Baidu -- the fast-growing search engine founded in 2000 by charismatic entrepreneur Robin Li -- said it foresaw a 67 percent to 70 percent leap in second-quarter revenue, also easily outstripping Wall Street targets.
The shares in the fledgling company have more than doubled this year on hopes it will benefit from Google's decision to shutter its Google.cn search site. It is trading at an expensive 65 times 2010 earnings compared with Google's 19.5 times and Yahoo Inc's (YHOO.O) 26.
On Wednesday, its American Depositary Shares jumped 13 percent to almost $700 in after-hours trading from a regular session close of $621.38.
Baidu, whose name comes from a Song dynasty poem about a man searching for his love, has grown from a tiny player operating out of a dingy Beijing hotel room to China's top search company on a sprawling 91,500 square meter campus.
The company, which commanded over 64 percent of China's search market in the first quarter versus Google's 31 percent according to Analysys International, posted first-quarter net earnings of $70.4 million, or $2.10 per share. Analysts expected profit of $53.6 million, or $1.51 a share, according to Thomson Reuters I/B/E/S.
SLOW BOAT FROM CHINA
Investors are now monitoring the impact on Baidu's longer-term operations from Google's highly public spat with Beijing and its subsequent withdrawal from the world's largest Internet market by users with more than 400 million clients.

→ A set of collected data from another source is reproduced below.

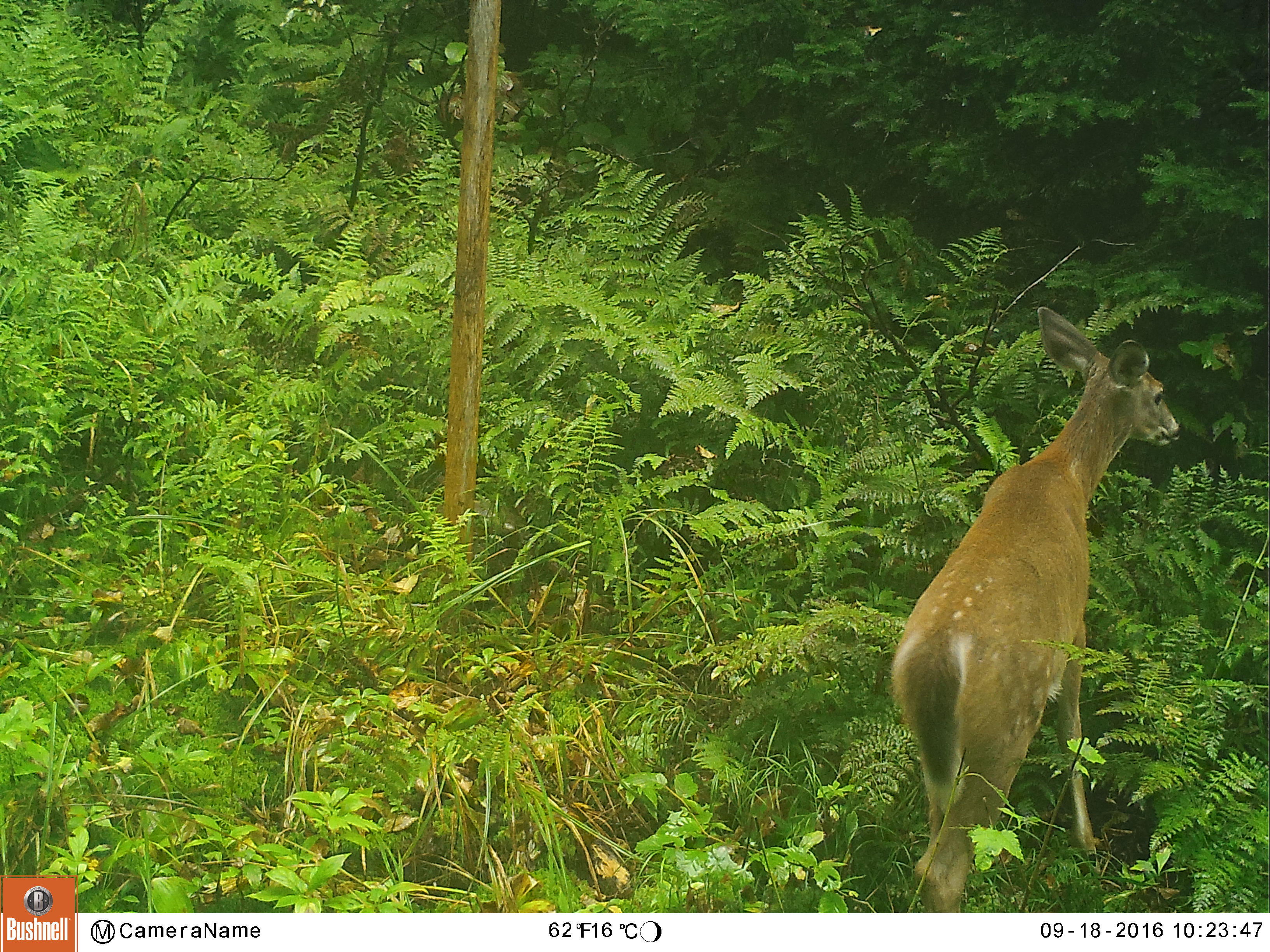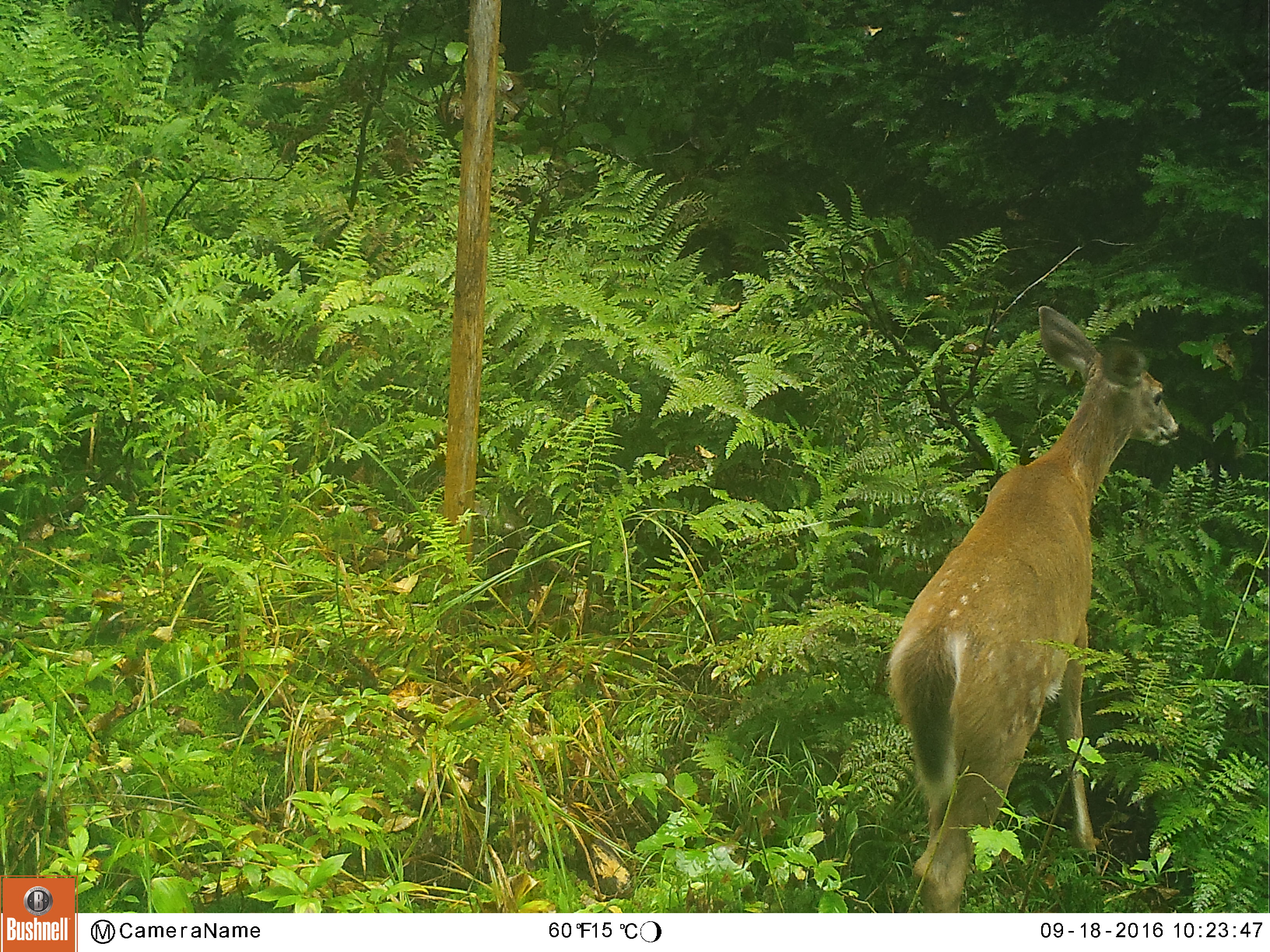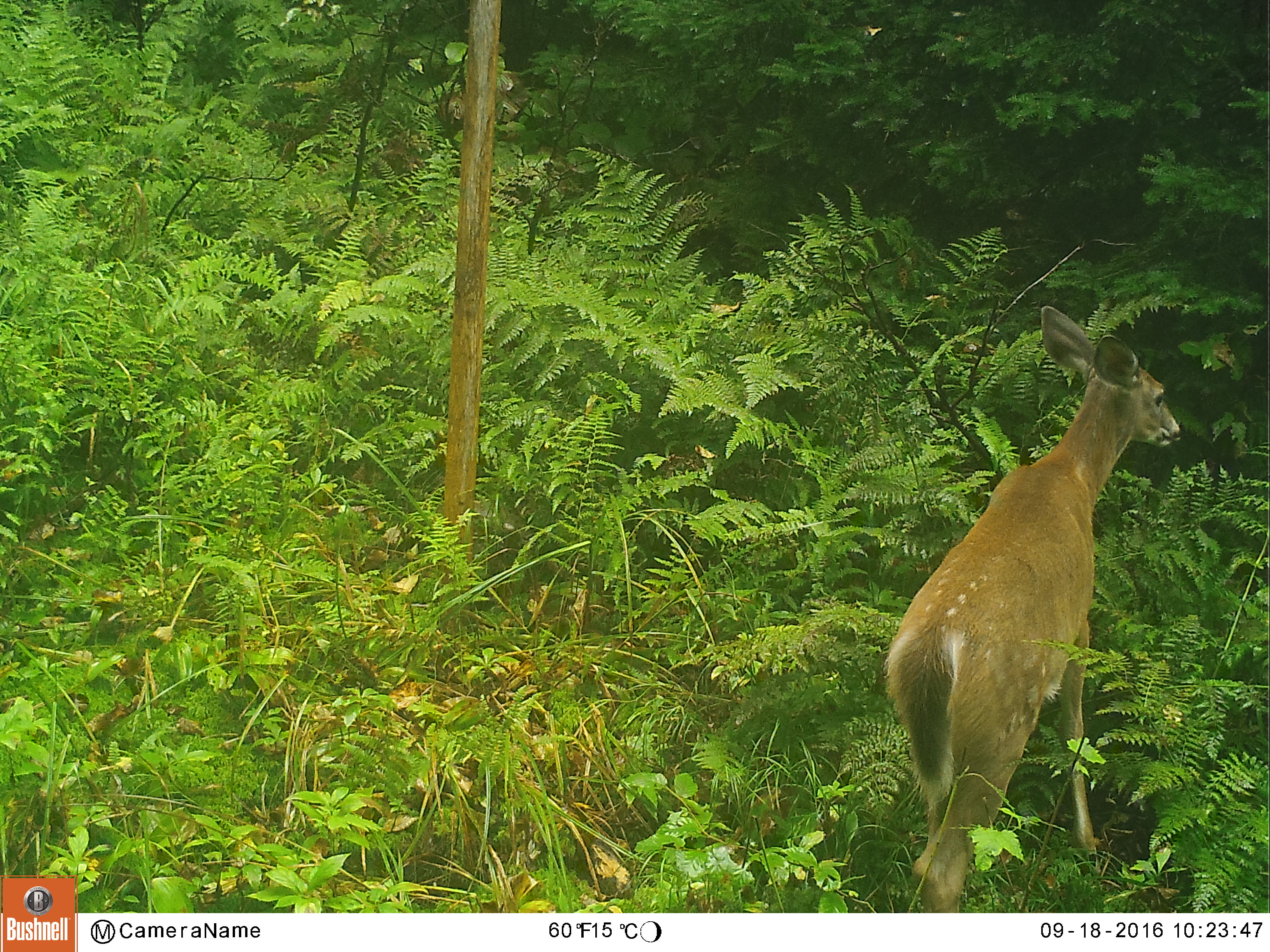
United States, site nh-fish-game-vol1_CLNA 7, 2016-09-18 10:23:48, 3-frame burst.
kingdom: Animalia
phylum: Chordata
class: Mammalia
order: Artiodactyla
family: Cervidae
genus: Odocoileus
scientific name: Odocoileus virginianus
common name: white-tailed deer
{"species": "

Its search market was worth 1.95 billion yuan ($286 million) in the first quarter, up 43 percent from a year ago, said Beijing-based research firm Analysys
In March, Google relocated its servers to Hong Kong from China and shut its local search site after saying it would not submit to censorship laws after a serious hacking incident that the U.S. search titan said originated from that country.
Li, a hands-on chief executive, is still deeply involved in the research nuts and bolts of Baidu's new business areas and avid email user.
First-quarter revenue rose 60 percent to a record $189.6 million, compared with the firm's forecast of between $176 million to $181 million and the average analyst expectation of $180 million.
It expects second-quarter revenue of $268.1 million to $274 million, compared with Wall Street's forecast of $240.38 million.